Inerrancy: Limited or Unlimited?

The Evangelical View: Unlimited Inerrancy

The famous “Chicago Statement” on Biblical Inerrancy (1978), which was affirmed by some 300 evangelical scholars, was later accepted by the 3000 member Evangelical Theological Society as a guide for understanding inerrancy (2006).  It is not, as some critics imply, the work of one individual or small group of individuals.

Unlimited inerrancy, as embraced by evangelical scholars down through the centuries and expressed  by the International Council on Biblical Inerrancy (ICBI), held  the following:  “We affirm that inspiration… guaranteed true and trustworthy utterance on all matters of which the biblical authors were moved to speak and write” (Article IX).  They added (in Article XII), “We affirm that Scripture in its entirety is inerrant, being free from all falsehood, fraud, or deceit.  We deny that biblical infallibility and inerrancy are limited to spiritual, religious or redemptive themes, exclusive of assertions in the fields of history and science”  It adds, “We affirm that since God is the author of all truth,…the Bible speaks truth when it touches on matters pertaining to nature, history, or anything else” (Article XX). This has been the standard Evangelical view down through the centuries (see John Hannah, Inerrancy and the Church).

The Neoevangelical View: Limited Inerrancy

However, a group of evangelical scholars are now denying the historic evangelical statement of the ICBI in favor of a Neoevangelical view of Limited Inerrancy which limits inerrancy to redemptive matters and denies inerrancy of historical and scientific issues.  This Limited Inerrancy view was presented by Jack Rogers of Fuller Seminary in The Authority and Interpretation of the Bible (1979) and was refuted by John Woodbridge in A Critique of Roger/McKim Proposal (1982).  The new “Battle for the Bible” is all about this same issue.  However, there are some serious problems with this view of Limited Inerrancy.

First, it is a denial that the whole Bible is the Word of God.  For if (1) God cannot error (cf. Heb. 6:18; Titus 1:2; Jn. 17:17), and if (2) the Bible is the Word of God (cf. Mt. 5:17-18; Jn. 10:34-35), then it follows logically and necessarily that (3) the Bible cannot error—i.e., it cannot error in anything it affirms. Why? Because it is God’s Word, and God cannot err on anything He asserts.  The God of the Bible is omniscient (all-knowing), and an all-knowing Being cannot err in anything He affirms—whether it is theology, history, or science.

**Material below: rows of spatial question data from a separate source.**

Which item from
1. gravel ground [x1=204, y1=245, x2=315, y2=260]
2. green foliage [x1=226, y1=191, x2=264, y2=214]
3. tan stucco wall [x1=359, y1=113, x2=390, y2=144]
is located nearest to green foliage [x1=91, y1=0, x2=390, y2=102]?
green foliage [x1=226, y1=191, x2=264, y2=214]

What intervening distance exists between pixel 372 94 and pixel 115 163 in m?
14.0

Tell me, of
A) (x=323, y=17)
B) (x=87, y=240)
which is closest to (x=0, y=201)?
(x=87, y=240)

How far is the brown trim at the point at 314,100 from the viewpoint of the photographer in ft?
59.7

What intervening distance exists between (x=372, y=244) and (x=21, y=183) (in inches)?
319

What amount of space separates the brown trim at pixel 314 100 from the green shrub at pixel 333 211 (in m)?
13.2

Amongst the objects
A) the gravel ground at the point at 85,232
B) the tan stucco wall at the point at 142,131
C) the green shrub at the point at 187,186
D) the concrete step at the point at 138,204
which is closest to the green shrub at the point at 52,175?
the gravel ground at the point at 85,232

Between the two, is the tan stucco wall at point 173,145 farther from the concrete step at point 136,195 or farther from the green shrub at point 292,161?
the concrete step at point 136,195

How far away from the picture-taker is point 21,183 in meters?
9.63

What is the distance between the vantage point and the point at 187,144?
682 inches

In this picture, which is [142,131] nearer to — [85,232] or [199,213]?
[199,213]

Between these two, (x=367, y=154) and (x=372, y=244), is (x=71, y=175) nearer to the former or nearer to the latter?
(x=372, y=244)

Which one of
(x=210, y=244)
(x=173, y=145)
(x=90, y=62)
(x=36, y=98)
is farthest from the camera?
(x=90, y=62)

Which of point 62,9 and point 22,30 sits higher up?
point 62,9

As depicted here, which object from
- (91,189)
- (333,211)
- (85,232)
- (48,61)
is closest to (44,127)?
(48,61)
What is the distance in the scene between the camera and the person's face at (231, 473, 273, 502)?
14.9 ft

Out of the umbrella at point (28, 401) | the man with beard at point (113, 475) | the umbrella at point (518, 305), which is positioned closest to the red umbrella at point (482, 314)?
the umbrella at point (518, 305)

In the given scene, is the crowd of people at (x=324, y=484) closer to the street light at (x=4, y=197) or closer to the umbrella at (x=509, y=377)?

Second, many theological doctrines cannot be separated from their historical and scientific affirmations and implications.  For example, the biblical doctrine of creation cannot be separated from its scientific affirmations that the material world was created and that life has an intelligent Creator.  Likewise, the doctrine of the virgin birth cannot be separated from the affirmations that a male sperm was not involved.  Nor can one’s belief in Jesus’ death and resurrection be separated from the scientific assertions that He died physically or the historical affirmation He rose bodily from the grave.

Third, Jesus said, “If I have told you of earthly things and you do not believe, how can you believe if I tell you of heavenly things?” (Jn. 3:12).  Likewise, if we cannot trust the Bible when it speaks of earthly things, then how can it be trusted when it speaks of heavenly things?  As it has been aptly put, “If we cannot trust the Bible when it speaks of how the heavens go, then how can we trust it when it tells us how to go to heaven?”

Fourth, just as Jesus, God’s living Word, is both God and man without sin (Heb. 4:15), even so the Bible is God’s written word without error (Psa. 19:7).  Appealing, as critics do, to hypothetical errors Jesus assumed to have may have made as a child, misses the whole point, namely, only whatever Jesus (or the Bible) taught is without error, and no one has ever found anything Jesus (or the Bible) taught to have an error in it!

Finally, appealing to Jesus’ (and the Bible’s) limits as a finite medium does not invalidate the claim for complete inerrancy.  For while Jesus in His human nature was limited (Mk. 13:32; Lk. 2:52), He necessarily adapted to human finitude, but there is absolutely no evidence that He ever accommodated to human error!  The same is true of God’s inerrant written Word.  In short, the error is not in the Bible; it is in the Neoevangelical view about the Bible.